Open return for Portrush? Watch Max Faulkner winning again (just in case)

Open return for Portrush? Watch Max Faulkner winning again (just in case)

Darren Clarke's knowing smile at Augusta said it all and yet the R&A has felt moved to issue a tweet and insist it remains 'some distance' from being able to stage the Open Championship in Northern Ireland for the first time since 1951.

As PA Sport's Phil Casey reports: "Rumours of the Open returning to Royal Portrush have been circulating for some time, with reports on Sunday claiming a deal had been done for 2019, 68 years after Max Faulkner won the only Open staged outside England and Scotland.

"However, the R&A's response on Twitter labelled such reports as 'Portrush rumours' and a statement released to Press Association Sport read: 'As part of our commitment to examine the feasibility of staging an Open Championship at Portrush, the R&A continues to discuss this at a conceptual level with Royal Portrush Golf Club and the Northern Ireland Executive."

The R&A denied reports last summer that the Open was set to be held at Portrush in 2018 and it appears clear that R&A chief executive Peter Dawson is not convinced about its suitability.

Could Dawson's retirement in 2015 be the key to this new tide of rumours and well-placed sources insisting that it's a "done deal" for 2019?

That the R&A is keen to add Royal Portrush to the rota because the PGA of America is considering the venue for a potential first staging of the US PGA outside the US in 2020 also seems unlikely.

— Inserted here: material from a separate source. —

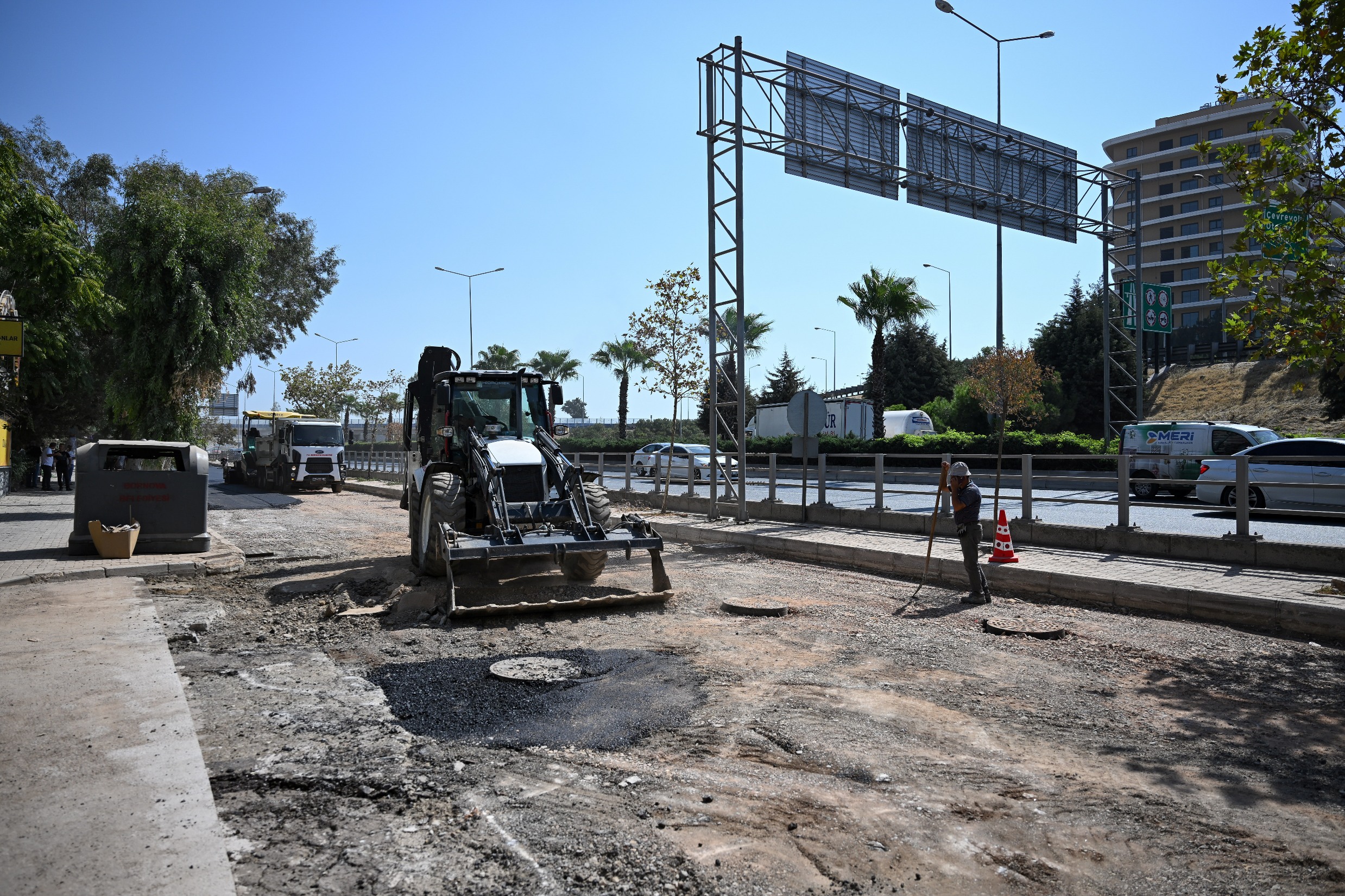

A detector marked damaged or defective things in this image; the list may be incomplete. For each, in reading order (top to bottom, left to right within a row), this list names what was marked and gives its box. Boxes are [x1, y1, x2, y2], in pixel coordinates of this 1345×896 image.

asphalt patch [368, 647, 704, 752]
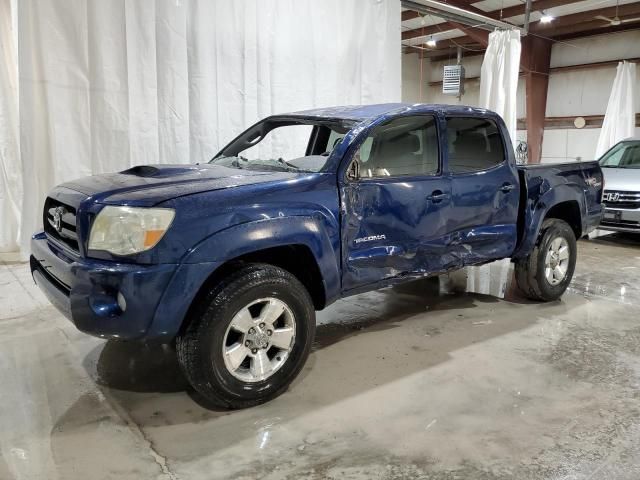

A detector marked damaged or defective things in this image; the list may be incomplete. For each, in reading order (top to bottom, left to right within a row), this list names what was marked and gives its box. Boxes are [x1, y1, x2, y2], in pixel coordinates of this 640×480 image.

exposed wheel well [544, 201, 584, 238]
exposed wheel well [182, 246, 328, 336]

PGA of America president Ted Bishop put that one out there in November last year but later admitted that he'd only seen the course "on the internet" via the club's website.

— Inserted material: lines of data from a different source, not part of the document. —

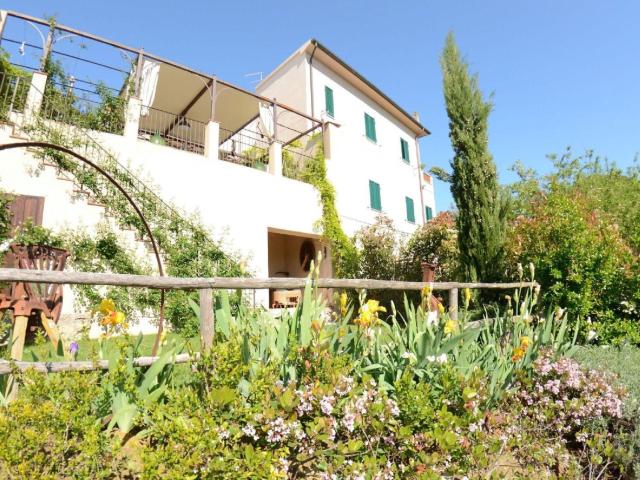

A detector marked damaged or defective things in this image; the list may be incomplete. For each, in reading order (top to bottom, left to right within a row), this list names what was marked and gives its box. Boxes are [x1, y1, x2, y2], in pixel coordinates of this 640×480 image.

rusty metal arch [0, 141, 168, 354]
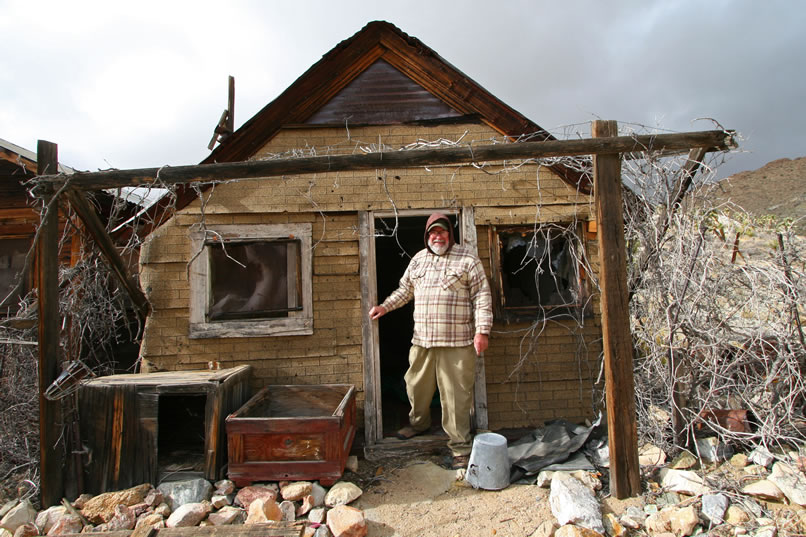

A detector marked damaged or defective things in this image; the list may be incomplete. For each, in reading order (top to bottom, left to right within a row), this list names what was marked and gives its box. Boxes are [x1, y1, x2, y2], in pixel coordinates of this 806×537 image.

broken window [191, 224, 314, 338]
broken window [492, 223, 588, 320]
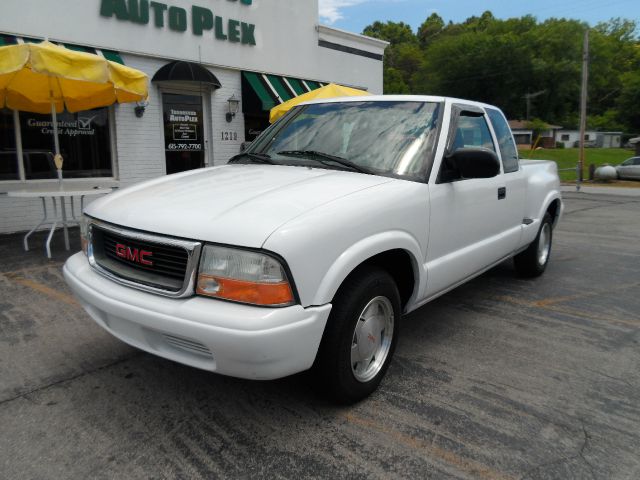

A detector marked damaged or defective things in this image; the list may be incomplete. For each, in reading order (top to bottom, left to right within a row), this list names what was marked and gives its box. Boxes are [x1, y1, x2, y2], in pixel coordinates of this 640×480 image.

pavement crack [0, 350, 141, 406]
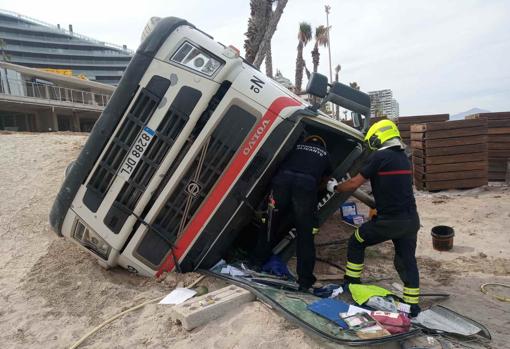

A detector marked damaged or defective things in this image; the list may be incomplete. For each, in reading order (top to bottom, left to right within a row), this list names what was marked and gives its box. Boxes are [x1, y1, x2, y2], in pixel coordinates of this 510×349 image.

overturned truck [49, 17, 370, 278]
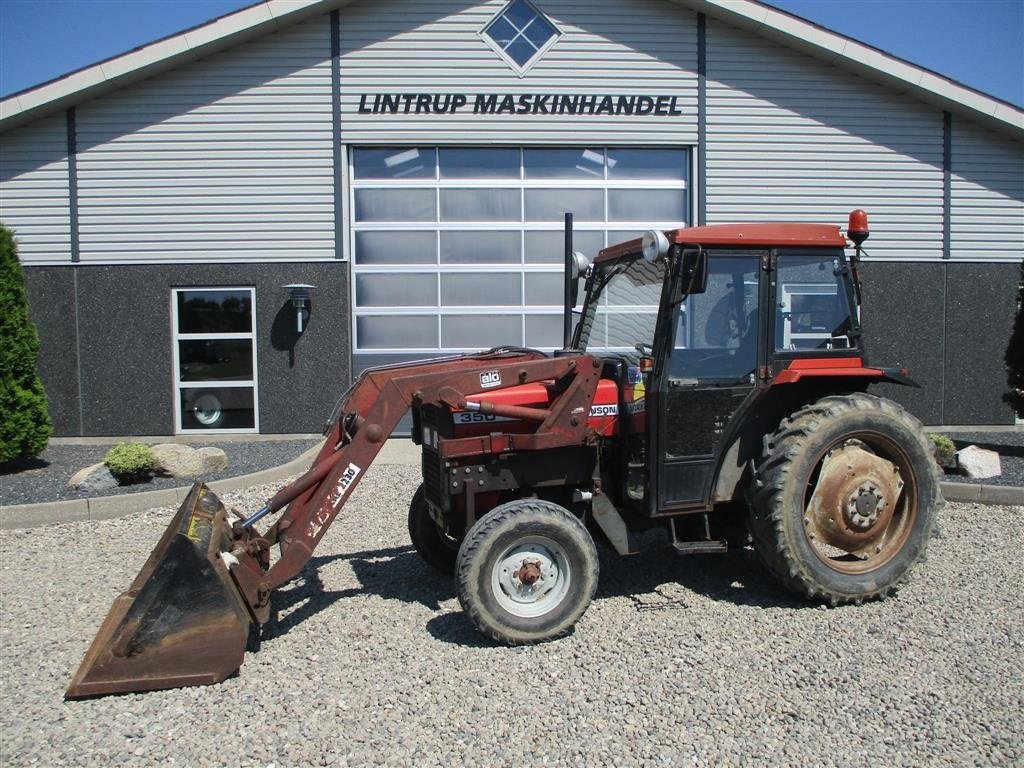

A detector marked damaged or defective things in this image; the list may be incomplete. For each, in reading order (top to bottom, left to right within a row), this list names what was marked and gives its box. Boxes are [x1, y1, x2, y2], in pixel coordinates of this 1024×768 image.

What is clear is that there will have to be an EGM at the club to approve any Open staging and the members have not even seen what they believe are plans to build two new holes because the 17th and 18th might be used for the tented village.

Some members have expressed concern about the secrecy surrounding the talks between the club's Council and the R&A (and the Northern Ireland Executive) and fact that no plans have been shown to them.

Should the Open go to Portrush, it's likely to be a big success. A quick look at Pathé's archive footage of Max Faulkner's 1951 win shows the same kind of enthusiasm that was evident when the Dunluce Links attracted record crowds of more than 130,00 for the 2012 Irish Open.

The footage of Faulkner's win — it rained, of course — shows 1947 Open champion Fred Daly (a member of the same Rathmore club that gave us Graeme McDowell and Alan Dunbar) doing a club slam/swish that would make Rory McIlroy proud.